— What is asked —
Pick out every line in the records below that contains the word "green", and copy each of those lines.

— Recorded data —
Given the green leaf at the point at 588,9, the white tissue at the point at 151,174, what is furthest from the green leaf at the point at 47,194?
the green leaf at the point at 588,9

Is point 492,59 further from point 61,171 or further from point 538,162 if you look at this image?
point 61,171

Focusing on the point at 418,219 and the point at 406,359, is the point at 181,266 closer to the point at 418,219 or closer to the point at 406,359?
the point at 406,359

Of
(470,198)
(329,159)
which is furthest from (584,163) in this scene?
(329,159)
--
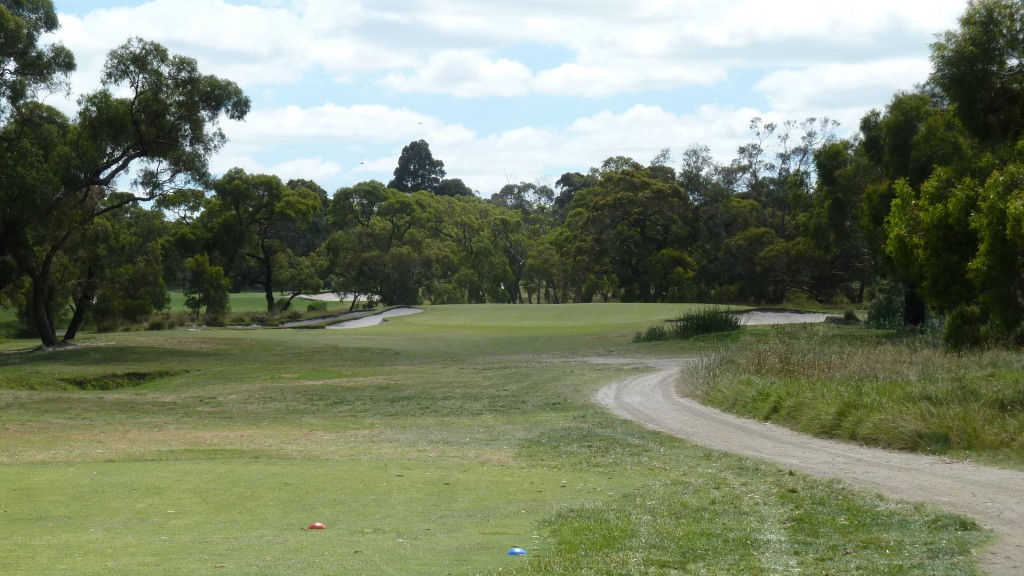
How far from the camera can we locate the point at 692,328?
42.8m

— Task result —
Given the green leaf at the point at 588,9, the white tissue at the point at 151,174, what is furthest from the green leaf at the point at 47,194?
the green leaf at the point at 588,9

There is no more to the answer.